*** ИСХОДНЫЙ ОТРЫВОК ***

Предпосылки московского участия в борьбе за ливонское наследство имеют не менее долгую и не менее — если не более — яркую историю, чем участие в конфликте польско-литовской стороны. Рост напряжённости на псковско-ливонском пограничье, а также экономические интересы московских торговцев на западном направлении обострили отношения между Ливонией и Московским государством. В 1501 году противники наконец взялись за оружие.
Хвост вертит собакой
Московские великие князья давно рассматривали и Псков, и Новгород как свои «отчины», но до поры до времени были вынуждены ограничиваться лишь тем, что тамошняя правящая элита формально признавала их суверенные права как великих князей. Слишком много было проблем у московских Калитичей, слишком тяжело и трудно «собирались» русские земли под их руку. Да и внутри московского дома всё было не так гладко: междоусобица между Василием Васильевичем, внуком Дмитрия Донского, и его дядей Юрием (и его сыновьями Юрьевичами — Василием и Дмитрием), длившаяся четверть века, принесла немало бед и надолго приостановила процессы пресловутой «централизации».
Однако нет худа без добра. Противостояние между Василием и Юрьевичами позволило явственно увидеть, кто есть кто. Победивший в схватке Василий II, «перебрав людишек» и укрепив свою власть, обратил взор на северо-запад. В 1456 году он победил Новгород в молниеносной войне, а его сын довёл начатое отцом дело до конца. В 1478 году Новгород признал Ивана III своим господином и отказался от внешних атрибутов независимости, сохранив внутреннюю автономию, а в определённой степени — и внешнеполитическую.

*** НАБОР СТРОК ***

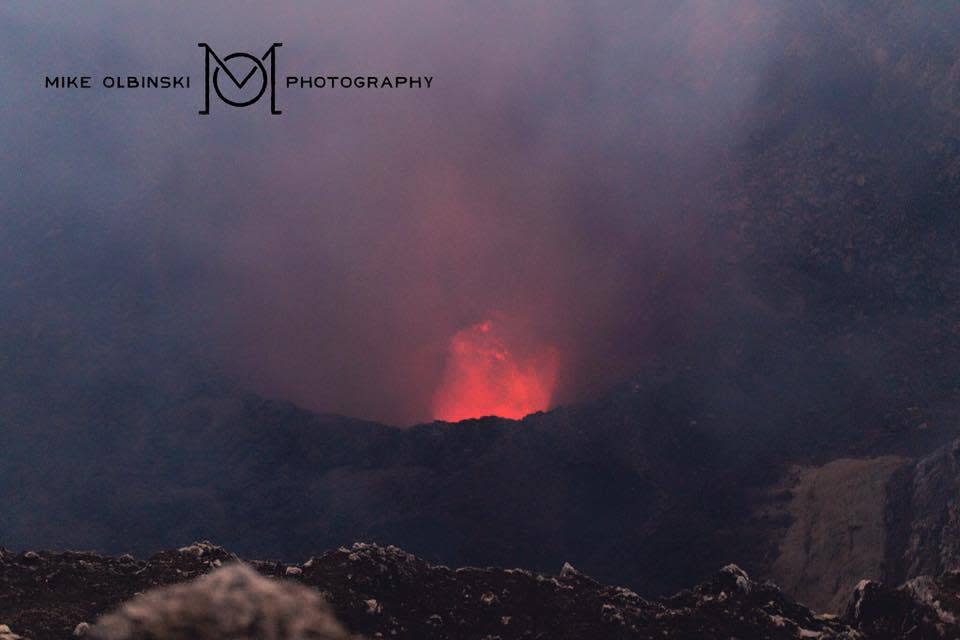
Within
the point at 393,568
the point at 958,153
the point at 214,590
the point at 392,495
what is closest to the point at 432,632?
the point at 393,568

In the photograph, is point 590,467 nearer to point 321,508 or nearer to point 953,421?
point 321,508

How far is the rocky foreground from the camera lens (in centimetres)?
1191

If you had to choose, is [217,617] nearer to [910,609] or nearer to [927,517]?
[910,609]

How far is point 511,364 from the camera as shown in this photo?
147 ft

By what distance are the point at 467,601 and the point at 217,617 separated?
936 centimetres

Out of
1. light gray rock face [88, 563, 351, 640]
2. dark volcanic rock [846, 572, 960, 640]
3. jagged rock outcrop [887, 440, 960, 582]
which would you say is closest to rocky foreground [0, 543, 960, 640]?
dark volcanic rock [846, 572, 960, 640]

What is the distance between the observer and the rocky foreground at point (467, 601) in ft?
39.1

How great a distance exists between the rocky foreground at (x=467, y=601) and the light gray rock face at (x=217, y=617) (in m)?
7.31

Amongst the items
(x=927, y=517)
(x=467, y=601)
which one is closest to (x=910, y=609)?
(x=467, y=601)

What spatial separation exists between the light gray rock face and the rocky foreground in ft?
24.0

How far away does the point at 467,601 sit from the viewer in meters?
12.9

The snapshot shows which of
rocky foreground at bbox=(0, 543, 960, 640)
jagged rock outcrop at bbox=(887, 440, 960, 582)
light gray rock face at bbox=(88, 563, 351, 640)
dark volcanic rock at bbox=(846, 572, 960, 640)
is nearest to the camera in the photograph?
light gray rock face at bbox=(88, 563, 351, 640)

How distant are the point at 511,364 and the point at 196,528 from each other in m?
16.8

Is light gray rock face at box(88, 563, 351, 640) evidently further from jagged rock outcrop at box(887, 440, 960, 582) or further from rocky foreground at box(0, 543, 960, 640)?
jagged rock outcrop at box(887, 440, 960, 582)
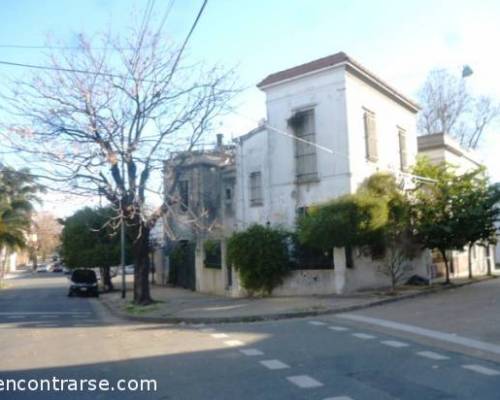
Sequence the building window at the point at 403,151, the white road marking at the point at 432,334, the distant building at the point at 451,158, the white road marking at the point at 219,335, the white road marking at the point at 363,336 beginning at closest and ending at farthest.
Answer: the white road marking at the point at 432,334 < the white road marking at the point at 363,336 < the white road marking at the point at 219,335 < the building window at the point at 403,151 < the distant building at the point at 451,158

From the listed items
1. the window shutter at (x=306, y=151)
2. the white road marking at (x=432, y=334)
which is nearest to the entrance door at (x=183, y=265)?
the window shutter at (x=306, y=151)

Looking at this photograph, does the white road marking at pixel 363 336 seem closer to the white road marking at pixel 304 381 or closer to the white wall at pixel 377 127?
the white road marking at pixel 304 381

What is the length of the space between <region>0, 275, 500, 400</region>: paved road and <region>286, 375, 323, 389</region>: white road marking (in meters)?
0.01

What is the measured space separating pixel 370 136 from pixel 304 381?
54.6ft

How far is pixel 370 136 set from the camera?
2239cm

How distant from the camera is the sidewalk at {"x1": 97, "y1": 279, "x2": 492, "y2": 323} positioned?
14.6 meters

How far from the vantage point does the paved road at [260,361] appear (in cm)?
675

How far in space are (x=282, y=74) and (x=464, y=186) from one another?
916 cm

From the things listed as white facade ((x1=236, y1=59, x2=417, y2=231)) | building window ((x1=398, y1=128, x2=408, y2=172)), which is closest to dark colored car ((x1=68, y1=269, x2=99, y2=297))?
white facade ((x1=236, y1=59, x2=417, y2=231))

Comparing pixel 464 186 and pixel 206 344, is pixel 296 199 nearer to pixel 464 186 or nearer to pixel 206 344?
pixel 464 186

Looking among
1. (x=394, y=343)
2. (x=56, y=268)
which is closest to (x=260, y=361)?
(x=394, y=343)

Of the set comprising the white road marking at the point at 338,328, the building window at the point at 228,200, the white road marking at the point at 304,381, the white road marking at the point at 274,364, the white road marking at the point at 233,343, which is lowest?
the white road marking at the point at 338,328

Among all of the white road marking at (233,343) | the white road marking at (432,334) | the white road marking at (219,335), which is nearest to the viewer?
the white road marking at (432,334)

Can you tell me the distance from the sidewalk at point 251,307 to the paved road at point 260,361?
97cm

***

-- ЗАДАНИЕ --
Перескажите отрывок о предпосылках московско-ливонского противостояния в двух предложениях. Приведённые строки с отрывком никак не связаны.

-- ОТВЕТ --
Напряжённость на псковско-ливонском пограничье и экономические интересы московских торговцев на западном направлении обострили отношения Ливонии и Московского государства, и в 1501 году противники взялись за оружие. Московские великие князья давно считали Псков и Новгород своими «отчинами», но лишь после долгой междоусобицы Василий II обратил взор на северо-запад и в 1456 году победил Новгород, а в 1478 году Новгород признал своим господином Ивана III.